Commissioner and architect Jim Novosel backed Clarke’s proposal, as did two of the commission’s non-development sector members, Patti Dacey and Gene Poschman. But the majority in a straw poll felt otherwise. 

Commissioners did agree to a slight reduction in the southern limits of the plan’s core area where the tallest buildings could rise—a pair of 225-foot hotels and four 180-footers. 

While the area for the highest-rises in the commission’s earlier draft extended from midblock between University Avenue and Addison Street on the north to Kittredge Street along the western side of Shattuck and along the eastern side to a point midblock between Durant and Channing, a commission majority said they would limit the height to 120 feet from a point a half-block south of Kittredge to midway between Durant and Channing. 

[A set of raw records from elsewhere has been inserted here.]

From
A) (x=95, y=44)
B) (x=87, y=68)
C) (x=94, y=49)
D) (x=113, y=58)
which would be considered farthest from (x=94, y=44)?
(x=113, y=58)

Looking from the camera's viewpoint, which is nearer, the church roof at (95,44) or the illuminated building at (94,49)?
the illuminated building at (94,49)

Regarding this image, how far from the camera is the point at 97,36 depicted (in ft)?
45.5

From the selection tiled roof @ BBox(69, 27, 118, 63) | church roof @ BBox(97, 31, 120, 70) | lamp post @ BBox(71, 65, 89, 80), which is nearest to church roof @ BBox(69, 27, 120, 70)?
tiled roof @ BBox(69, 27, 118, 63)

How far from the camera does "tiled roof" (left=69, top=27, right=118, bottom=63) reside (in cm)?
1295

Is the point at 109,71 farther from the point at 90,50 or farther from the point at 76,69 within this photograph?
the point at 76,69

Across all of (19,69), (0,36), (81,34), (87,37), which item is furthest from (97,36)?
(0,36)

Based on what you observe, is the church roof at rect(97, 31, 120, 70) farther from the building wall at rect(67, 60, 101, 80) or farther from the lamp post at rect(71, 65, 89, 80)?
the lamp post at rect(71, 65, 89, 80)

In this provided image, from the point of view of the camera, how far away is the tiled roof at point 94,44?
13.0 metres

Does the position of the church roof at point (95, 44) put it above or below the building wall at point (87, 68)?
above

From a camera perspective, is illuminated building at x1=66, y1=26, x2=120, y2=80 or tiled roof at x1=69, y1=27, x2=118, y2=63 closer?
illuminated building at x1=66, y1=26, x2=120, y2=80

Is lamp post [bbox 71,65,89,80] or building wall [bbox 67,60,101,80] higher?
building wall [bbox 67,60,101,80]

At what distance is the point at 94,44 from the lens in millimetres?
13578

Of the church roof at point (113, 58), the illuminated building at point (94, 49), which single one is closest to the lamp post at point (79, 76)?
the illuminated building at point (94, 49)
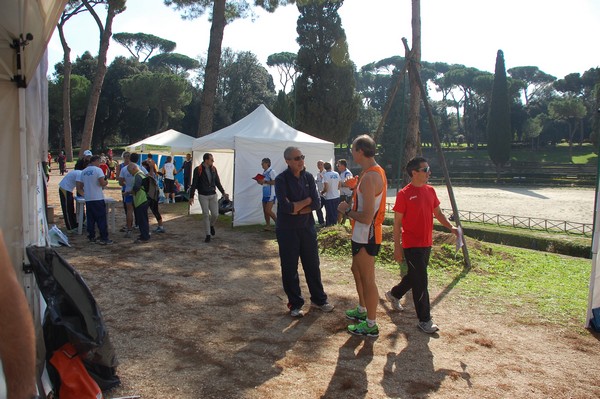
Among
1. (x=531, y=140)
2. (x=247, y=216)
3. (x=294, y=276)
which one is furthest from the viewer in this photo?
(x=531, y=140)

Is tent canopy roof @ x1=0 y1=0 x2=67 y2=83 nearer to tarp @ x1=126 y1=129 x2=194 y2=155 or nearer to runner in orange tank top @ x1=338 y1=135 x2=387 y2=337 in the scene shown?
runner in orange tank top @ x1=338 y1=135 x2=387 y2=337

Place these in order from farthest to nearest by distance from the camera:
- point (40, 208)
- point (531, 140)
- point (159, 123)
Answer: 1. point (531, 140)
2. point (159, 123)
3. point (40, 208)

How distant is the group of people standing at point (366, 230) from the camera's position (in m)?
4.35

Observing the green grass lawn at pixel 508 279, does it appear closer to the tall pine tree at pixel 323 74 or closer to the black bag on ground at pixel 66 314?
the black bag on ground at pixel 66 314

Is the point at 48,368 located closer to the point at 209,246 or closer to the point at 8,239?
the point at 8,239

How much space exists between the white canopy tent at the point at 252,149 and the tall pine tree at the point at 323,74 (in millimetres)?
21888

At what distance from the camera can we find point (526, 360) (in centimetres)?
407

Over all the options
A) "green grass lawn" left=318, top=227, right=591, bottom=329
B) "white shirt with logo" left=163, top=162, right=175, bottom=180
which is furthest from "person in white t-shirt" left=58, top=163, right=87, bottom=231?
"white shirt with logo" left=163, top=162, right=175, bottom=180

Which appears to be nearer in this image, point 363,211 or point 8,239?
point 8,239

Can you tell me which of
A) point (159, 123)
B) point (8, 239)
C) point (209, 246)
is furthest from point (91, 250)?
point (159, 123)

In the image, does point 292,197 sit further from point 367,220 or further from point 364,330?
point 364,330

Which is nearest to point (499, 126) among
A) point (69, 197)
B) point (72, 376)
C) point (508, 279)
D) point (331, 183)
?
point (331, 183)

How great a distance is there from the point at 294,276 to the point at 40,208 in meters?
2.57

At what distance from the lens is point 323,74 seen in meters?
34.1
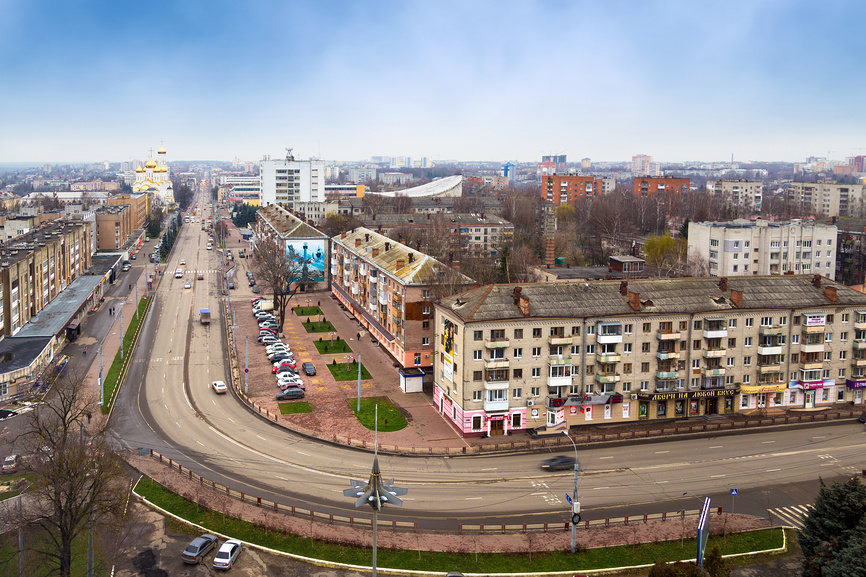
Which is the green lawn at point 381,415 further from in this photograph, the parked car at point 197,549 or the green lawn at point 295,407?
the parked car at point 197,549

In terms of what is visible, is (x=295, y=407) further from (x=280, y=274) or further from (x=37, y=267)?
(x=37, y=267)

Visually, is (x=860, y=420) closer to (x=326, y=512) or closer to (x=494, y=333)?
(x=494, y=333)

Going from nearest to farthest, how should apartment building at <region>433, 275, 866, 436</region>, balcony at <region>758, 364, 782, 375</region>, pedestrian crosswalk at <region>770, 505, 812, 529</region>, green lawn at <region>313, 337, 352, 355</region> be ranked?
pedestrian crosswalk at <region>770, 505, 812, 529</region>, apartment building at <region>433, 275, 866, 436</region>, balcony at <region>758, 364, 782, 375</region>, green lawn at <region>313, 337, 352, 355</region>

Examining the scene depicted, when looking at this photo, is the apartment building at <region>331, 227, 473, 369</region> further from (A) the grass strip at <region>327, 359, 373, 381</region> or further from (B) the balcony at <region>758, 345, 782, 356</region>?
(B) the balcony at <region>758, 345, 782, 356</region>

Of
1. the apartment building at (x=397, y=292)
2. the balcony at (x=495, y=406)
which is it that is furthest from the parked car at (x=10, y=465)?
the apartment building at (x=397, y=292)

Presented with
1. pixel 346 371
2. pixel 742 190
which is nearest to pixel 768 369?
pixel 346 371

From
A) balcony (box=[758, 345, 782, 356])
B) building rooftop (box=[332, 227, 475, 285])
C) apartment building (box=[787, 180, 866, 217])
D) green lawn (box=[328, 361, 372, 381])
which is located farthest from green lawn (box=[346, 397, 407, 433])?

Plans to push the taller buildings north of University Avenue have been shelved for the moment, with the commission hamstrung by their adoption of limits that were included in the plan’s draft environmental impact review. 

Commissioners will be voting later on a call for the City Council to approve a study that would expand the tall building zone, provided the city has funding to cover costs of an additional environment review.